# EXERCISE SET:
1. Write out the stretch of the blog text from "Should we be" through "we take it?".
2. According to the blog text, at which hotel did the author start a new full-time job?

There is plenty of people in the world that would be called "the least of these." I understand that I cannot reach every one of them, but you can. Please, help me to understand my part. What are you calling me to do? What can I do today? Is there a bigger part you would like me play?

I pray Lord, that you would raise up your people to stand for those who cannot stand for themselves. I pray that you would pour out your grace on those who are being mistreated and abused. I pray that you would bring people into their lives to deliver them not only from the circumstances they are in, but to lead them into the salvation that comes through your son Jesus Christ.

Please Lord, bring to my attention injustice that I can help with. Open my eyes to see where I can serve the "least of these." My you pour out your love and compassion for these people through your servant. Speak Lord, I am listening. I long to be obedient to you.

Amen.

Saturday, February 18, 2012

Going Deeper

This week we have been discussing going deep within ourselves and discovering more about why we are the way we are and why we act the way we act. Many of us put on a fake self for most of our common encounter. My wife and I were talking about this. I am a different person even when I am with her family. Not really different I guess, just not fully myself. The more comfortable I get with an individual the more willing I am to open up I guess.

Should we be completely open with everyone we meet? Is that the goal? I don't know. I do not think it is necessary to be completely vulnerable with every other human being on the face of this planet. It's good to be able to be yourself, but how far should we take it?


Monday, February 13, 2012

New Job

I have started my new job working as a bell hop at a hotel. New baby. New job. Less involvement at the church. It feels like I am living a completely different life than I was two months ago. It is such a surreal feeling.

Life at the hotel is interesting. I am definitely in a job with worldly people, and that is an adjustment. I have to get re acclimated to swearing and dirty jokes. However, I do not really want to be acclimated as much as I want to be able to.... I guess I don't really know what I want accept to be a light in the darkness. This job gives many plenty of opportunity to serve others and show Christ to others through my life. I pray God can use me their to share the Gospel with others.

I am very thankful God has provided me with a job to care for my family. I am very thankful that I have a family who loves me. I am very thankful I have a warm home and bed to sleep in at night.

There is plenty of things in my life I know I take for granted. And although I am still adjusting to this new life I am living, I thank God for all He is and all He does for me (not just in this physical world!).


Wednesday, January 25, 2012

Calling vs. Vocation

I am glad today to report that my calling has nothing to do with my vocation. Well, they do work together; however, my calling is not dependent on my vocation. Perhaps this is a better way to articulate it.

You see, recently my life has been turned upside down. I am not near as involved in the local church as an organization as I was two months ago. I have now started a new full time job at the Westin Hotel. At first, it could seem that God has taken me out of ministry. But I disagree.

# PROVIDED DATA:
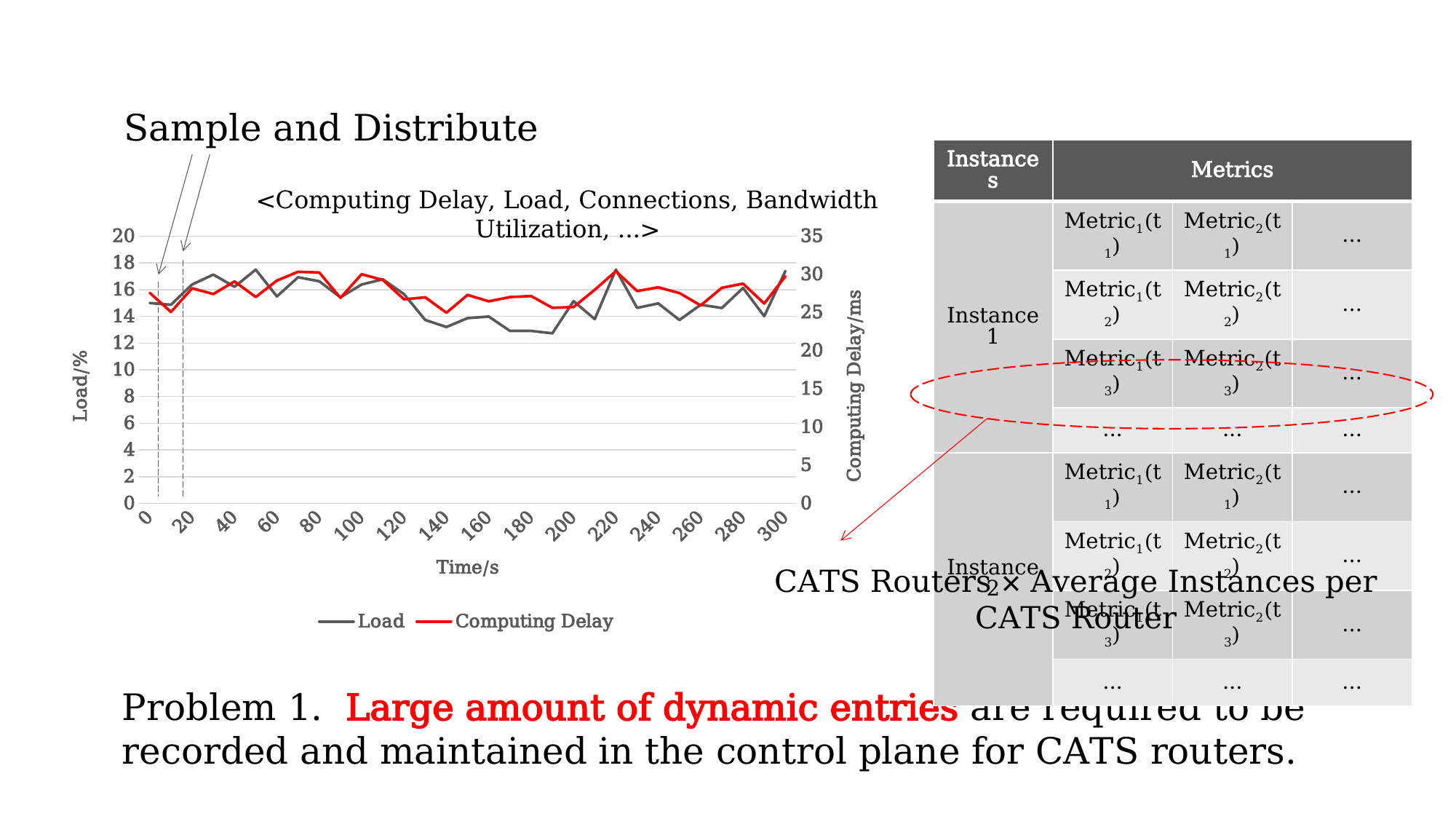
How many tick labels are shown on the chart's x axis? 16 Which is larger, the Load value at time 60 or the Load value at time 180? time 60 What is the title of the chart's x axis? Time/s Is the Computing Delay value at time 0 greater or less than 20? greater What kind of chart is shown on the left of the slide? line chart Does the Load series rise or fall between time 120 and time 180? fall Is the Load value at time 0 greater or less than 10? greater Does the Load series rise or fall between time 200 and time 220? rise How many series does the chart's legend list? 2 Is the Load value at time 180 greater or less than 14? less Which series in the chart is drawn in red? Computing Delay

# ANSWER SET:
1.
Should we be completely open with everyone we meet? Is that the goal? I don't know. I do not think it is necessary to be completely vulnerable with every other human being on the face of this planet. It's good to be able to be yourself, but how far should we take it?

2. The Westin Hotel.